** Source passage follows **
Mandate mandarins are feeling very good about themselves, for they contend they have issued these mandates based on data, scientific evidence, and their own intrinsic wisdom for the public good. They feel they represent a national third party that protects the populace against predatory third parties and providers. They are the party of government. They insist government that spends the most and governs most governs best. The public at large are like innocent children. Ordinary citizens are basically ignorant about matters of money and science. They must be made dependent to shield them from harsh realities of money, disease, and death. The mandatites are the party of good intentions and function on a higher moral plane than others.
The Market Parties
Market, def. a place, esp.an open place, where goods and services are offered for sale.
The market parties are sad affairs this year, for they realize government mandates will marginalize them. Private practice and independent physicians are in disarray. They are threatened by reimbursement and decision-making cuts. To defend themselves, they have formed an American Association of Private Practice. This association is a sign of the times. The private belief systems – that the people are intelligent, capable of competent clinical decision making, will act responsibly when well-informed, know the value of money and what it brings, can function without third party intrusions, welcome choice and competition, prefer independence to dependence, are perfectly able to do their own health care shopping –have been discredited. They imagine a system this is genuinely transparent, competitive, and driven by consumers. They believe this system translates into greater choice, higher quality, and lower costs.
In the debate on how to reform the system, a debate conducted behind closed doors, market beliefs rarely entered the discussion or the public arena of ideas. As a result, the consumer-driven business model – health savings accounts linked to high deductible plans – received little mention from the mandate crowd or from the national media.
They were told one cannot trust uncertain markets emanating from individual patient-doctor exchanges at the point of care. One can only have faith in unequivocal collective mandates issued from above through regulated public exchanges.
Patients and doctors, it is said, cannot be allowed to make uninformed decisions, or direct contract between themselves. Patients partnering with doctors might make mistakes, spend too much money, and do things not scientifically-based with predictable outcomes. The government that governs least governs worst.
Raise you glasses high, you mandarins of mandates. This is your Christmas and your year. And, as for you, you market-minded party poops, you will have to wait for next November, which may precede a happier Christmas in 2010.
** End of Source passage **
** Available data follows **
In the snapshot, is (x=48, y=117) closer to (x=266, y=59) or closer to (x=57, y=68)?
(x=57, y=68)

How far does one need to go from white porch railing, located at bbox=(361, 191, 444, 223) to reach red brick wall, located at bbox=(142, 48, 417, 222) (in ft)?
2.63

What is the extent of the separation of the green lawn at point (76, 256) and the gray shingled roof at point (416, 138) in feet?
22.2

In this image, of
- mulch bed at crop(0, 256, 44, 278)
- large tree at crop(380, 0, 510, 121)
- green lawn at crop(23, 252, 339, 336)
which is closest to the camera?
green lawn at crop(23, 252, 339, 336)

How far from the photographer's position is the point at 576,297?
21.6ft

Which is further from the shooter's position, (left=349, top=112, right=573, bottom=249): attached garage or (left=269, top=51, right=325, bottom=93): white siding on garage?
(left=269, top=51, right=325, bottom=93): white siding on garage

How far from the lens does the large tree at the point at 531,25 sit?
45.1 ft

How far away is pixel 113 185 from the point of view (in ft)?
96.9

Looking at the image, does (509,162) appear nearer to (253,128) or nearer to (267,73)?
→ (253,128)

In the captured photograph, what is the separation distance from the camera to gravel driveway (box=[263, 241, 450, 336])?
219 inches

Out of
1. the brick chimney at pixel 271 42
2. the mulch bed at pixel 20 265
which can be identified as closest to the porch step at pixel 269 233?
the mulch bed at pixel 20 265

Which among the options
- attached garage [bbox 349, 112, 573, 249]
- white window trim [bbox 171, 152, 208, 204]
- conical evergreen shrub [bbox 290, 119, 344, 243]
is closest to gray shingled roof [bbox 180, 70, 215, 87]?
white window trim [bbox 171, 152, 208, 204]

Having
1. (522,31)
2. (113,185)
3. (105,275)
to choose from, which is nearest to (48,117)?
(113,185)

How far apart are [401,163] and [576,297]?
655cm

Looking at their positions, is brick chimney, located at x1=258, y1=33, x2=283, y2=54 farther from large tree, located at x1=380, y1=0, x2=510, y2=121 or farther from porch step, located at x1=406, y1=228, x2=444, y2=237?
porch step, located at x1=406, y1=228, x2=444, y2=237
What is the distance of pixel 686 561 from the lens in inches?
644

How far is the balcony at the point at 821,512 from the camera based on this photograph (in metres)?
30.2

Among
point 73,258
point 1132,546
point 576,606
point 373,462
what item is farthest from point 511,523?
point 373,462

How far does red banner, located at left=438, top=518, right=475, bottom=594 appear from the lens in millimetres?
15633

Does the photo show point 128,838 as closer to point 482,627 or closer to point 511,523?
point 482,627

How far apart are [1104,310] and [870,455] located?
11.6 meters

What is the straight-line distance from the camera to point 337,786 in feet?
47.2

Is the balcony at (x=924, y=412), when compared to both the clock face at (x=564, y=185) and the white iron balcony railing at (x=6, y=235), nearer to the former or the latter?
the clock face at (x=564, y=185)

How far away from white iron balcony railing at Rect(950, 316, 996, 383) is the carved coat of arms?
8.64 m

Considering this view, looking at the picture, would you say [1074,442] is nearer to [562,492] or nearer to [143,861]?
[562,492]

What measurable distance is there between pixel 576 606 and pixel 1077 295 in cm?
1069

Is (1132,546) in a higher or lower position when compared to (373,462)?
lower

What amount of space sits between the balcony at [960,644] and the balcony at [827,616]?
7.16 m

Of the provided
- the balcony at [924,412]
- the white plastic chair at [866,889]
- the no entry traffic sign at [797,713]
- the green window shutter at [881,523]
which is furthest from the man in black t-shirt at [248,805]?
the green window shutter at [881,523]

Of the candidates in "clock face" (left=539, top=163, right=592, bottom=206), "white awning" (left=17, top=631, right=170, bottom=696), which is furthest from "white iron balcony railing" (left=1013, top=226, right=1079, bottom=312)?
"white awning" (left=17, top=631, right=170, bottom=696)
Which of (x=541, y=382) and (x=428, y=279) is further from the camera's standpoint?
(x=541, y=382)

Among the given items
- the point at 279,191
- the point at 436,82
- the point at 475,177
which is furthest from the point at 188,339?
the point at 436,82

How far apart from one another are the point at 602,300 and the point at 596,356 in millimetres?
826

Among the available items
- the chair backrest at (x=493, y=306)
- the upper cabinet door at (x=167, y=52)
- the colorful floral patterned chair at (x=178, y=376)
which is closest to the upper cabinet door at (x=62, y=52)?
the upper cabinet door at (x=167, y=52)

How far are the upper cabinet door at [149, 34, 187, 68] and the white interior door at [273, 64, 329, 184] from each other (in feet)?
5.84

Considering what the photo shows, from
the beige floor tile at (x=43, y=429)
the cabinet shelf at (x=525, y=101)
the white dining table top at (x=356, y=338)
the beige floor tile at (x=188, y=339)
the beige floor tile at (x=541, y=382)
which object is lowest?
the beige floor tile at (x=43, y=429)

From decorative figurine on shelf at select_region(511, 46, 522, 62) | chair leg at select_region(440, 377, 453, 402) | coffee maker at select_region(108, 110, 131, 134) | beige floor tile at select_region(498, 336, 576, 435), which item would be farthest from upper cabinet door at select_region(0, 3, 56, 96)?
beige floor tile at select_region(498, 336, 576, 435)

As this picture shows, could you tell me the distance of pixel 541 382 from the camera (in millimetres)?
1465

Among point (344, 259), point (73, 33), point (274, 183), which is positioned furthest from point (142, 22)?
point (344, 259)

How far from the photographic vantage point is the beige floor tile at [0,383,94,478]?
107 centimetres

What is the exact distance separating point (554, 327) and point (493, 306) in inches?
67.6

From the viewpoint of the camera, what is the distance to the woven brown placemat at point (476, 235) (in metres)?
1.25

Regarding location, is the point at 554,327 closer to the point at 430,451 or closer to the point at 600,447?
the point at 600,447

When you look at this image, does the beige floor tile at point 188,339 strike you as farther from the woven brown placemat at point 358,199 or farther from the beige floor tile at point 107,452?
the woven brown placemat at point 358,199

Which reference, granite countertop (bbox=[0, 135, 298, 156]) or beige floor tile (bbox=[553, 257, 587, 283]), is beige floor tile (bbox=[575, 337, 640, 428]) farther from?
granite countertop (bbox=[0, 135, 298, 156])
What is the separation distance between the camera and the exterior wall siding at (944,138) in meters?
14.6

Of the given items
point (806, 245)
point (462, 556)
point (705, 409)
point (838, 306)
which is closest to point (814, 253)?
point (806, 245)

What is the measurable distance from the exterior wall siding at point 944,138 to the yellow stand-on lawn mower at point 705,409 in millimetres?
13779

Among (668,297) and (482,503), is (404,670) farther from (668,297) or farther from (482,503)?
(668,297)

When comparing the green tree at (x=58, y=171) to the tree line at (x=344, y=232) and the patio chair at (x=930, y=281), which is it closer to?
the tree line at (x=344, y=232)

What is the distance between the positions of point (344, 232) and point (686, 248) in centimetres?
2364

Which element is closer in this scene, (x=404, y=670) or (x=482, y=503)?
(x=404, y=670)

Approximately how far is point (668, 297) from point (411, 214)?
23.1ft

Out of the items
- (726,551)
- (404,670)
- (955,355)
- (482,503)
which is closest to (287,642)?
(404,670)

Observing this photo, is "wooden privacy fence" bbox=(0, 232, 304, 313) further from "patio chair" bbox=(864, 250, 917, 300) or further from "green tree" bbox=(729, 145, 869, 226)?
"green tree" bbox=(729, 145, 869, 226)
** End of Available data **
> _Task requirements_:
a: Translate this sentence from the passage on mandates and markets into Spanish: "This association is a sign of the times."
b: According to the passage on mandates and markets, what have private practice and independent physicians formed to defend themselves?

> _Results in order_:
a: Esta asociación es una señal de los tiempos.

b: An American Association of Private Practice.